**Records provided**
◆ ◆ ◆ ◆ ◆

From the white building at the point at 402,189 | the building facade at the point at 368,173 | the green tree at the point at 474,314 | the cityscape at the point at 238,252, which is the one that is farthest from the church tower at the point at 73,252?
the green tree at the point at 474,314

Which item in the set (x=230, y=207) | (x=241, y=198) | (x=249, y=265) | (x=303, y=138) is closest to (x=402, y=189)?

◆ ◆ ◆ ◆ ◆

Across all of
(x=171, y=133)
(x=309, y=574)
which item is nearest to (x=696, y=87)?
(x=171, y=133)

◆ ◆ ◆ ◆ ◆

**Aim of the exercise**
Repeat the lines from the one containing "From the white" through the one containing "Which item in", both included.

**Solved problem**
From the white building at the point at 402,189 | the building facade at the point at 368,173 | the green tree at the point at 474,314 | the cityscape at the point at 238,252, which is the one that is farthest from the church tower at the point at 73,252?
the green tree at the point at 474,314

Which item in the set (x=230, y=207) | (x=241, y=198) | (x=249, y=265) | (x=303, y=138) is closest to (x=402, y=189)?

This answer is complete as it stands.